Property management is a cash-rich business in that you don't issue invoices and wait for the payments to come in. You simply deduct your charges directly from the rent coming in and forward the balance to the client.
What are the risks?
If you aim for one area of the market to the exclusion of all others, you run the risk of not making the most out of your area or building up a full portfolio. Aiming for the top end of deluxe, detached cottages will be more lucrative but it's important not to neglect the lower end of the market if it can help get the properties on your books.
Belvoir's Sharon Titchmarsh says, "Bread and butter properties are best then the cream comes on top of that. Keep the sector covered. Better quality properties mean higher expectations from the landlords and the tenants and there is also less turnaround."
But it is worth specifying minimum standards. Peter Broomhead of Castle Estates in Battle maintains that bedsits and student type accommodation are not worth the hassle for the little money they bring in.
Be wary of not following procedure in the correct order. For example, if you pay to run credit checks on a tenant before getting any kind of deposit, you run the risk of them disappearing and leaving you out of pocket. You will also have to start the whole process again from scratch.
And contrary to what you might think, having competitors in your area is a good thing. A town with few properties to let doesn't need letting agents. An active market is usually a healthy market.
Tips for success
People will often go into an estate agent and ask about lettings only to be turned away because they only deal in sales. Arranging a reciprocal agreement with a high street agency that they will send you clients they can't help if you do the same can be very handy for business.
You might also be able to advertise in their publication thus gaining access to a high street clientele without the expense of high street premises.

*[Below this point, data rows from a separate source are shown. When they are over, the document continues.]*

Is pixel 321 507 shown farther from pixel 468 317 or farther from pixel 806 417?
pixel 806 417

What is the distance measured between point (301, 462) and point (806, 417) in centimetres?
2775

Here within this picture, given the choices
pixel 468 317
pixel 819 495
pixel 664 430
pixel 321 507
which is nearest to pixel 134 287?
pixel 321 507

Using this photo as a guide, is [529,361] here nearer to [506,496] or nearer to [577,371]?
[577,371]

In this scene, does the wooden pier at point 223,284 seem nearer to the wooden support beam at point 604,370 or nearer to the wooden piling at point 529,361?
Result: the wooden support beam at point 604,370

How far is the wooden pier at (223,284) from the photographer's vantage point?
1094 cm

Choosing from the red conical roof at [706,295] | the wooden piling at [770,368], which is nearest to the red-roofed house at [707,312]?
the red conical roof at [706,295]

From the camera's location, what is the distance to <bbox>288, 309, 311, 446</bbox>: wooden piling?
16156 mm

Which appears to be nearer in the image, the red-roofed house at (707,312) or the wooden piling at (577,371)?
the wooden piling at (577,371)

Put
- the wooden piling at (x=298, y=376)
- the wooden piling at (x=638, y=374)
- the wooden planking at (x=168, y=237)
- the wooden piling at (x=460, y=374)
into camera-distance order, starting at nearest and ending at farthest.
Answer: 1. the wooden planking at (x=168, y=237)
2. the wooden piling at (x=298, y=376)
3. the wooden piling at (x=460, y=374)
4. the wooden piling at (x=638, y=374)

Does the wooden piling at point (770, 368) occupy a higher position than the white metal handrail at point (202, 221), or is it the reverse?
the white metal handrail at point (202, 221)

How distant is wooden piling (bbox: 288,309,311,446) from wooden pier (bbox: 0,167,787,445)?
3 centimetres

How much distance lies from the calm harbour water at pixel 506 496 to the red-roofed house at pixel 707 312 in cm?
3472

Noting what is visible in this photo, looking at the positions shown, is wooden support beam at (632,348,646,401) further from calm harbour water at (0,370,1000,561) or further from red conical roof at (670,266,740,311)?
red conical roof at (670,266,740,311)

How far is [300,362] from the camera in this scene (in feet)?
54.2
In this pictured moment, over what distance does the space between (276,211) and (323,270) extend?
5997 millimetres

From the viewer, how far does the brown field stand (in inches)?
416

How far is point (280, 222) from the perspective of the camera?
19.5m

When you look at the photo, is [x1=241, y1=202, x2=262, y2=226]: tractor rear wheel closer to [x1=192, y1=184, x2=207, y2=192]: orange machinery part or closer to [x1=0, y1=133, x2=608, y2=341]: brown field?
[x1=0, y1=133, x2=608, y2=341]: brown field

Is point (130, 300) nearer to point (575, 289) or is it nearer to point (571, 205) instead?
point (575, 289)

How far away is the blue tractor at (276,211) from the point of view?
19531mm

Recommendations and word of mouth are the best free advertising you can get particularly when trying to get new landlords on your books. Keep them happy and build up a good relationship with them. Happy landlords and tenants will tell their friends and families what a great agent you are and recommend your services.
Keep in touch with both landlords and tenants on a regular basis. This means giving progress reports to landlords and arranging with the tenants to visit the property regularly. One franchisee visits properties once a quarter to check everything is all right with the house and its occupants.
Sending Christmas cards and reasonably regular letters could be a good way of keeping you at the forefront of their minds. You don't want to be constantly on their backs but it is important to make sure that everyone's needs - yours included - are being serviced.
The property market isn't just about having a liking for nosing around houses you will need to build up knowledge of the industry. But your own instincts are your most important attributes.
If you judge each property on whether you would like to live in it yourself, you should steer clear of taking on dud premises and make an effective salesman to potential tenants. Which will hopefully leave you home and dry.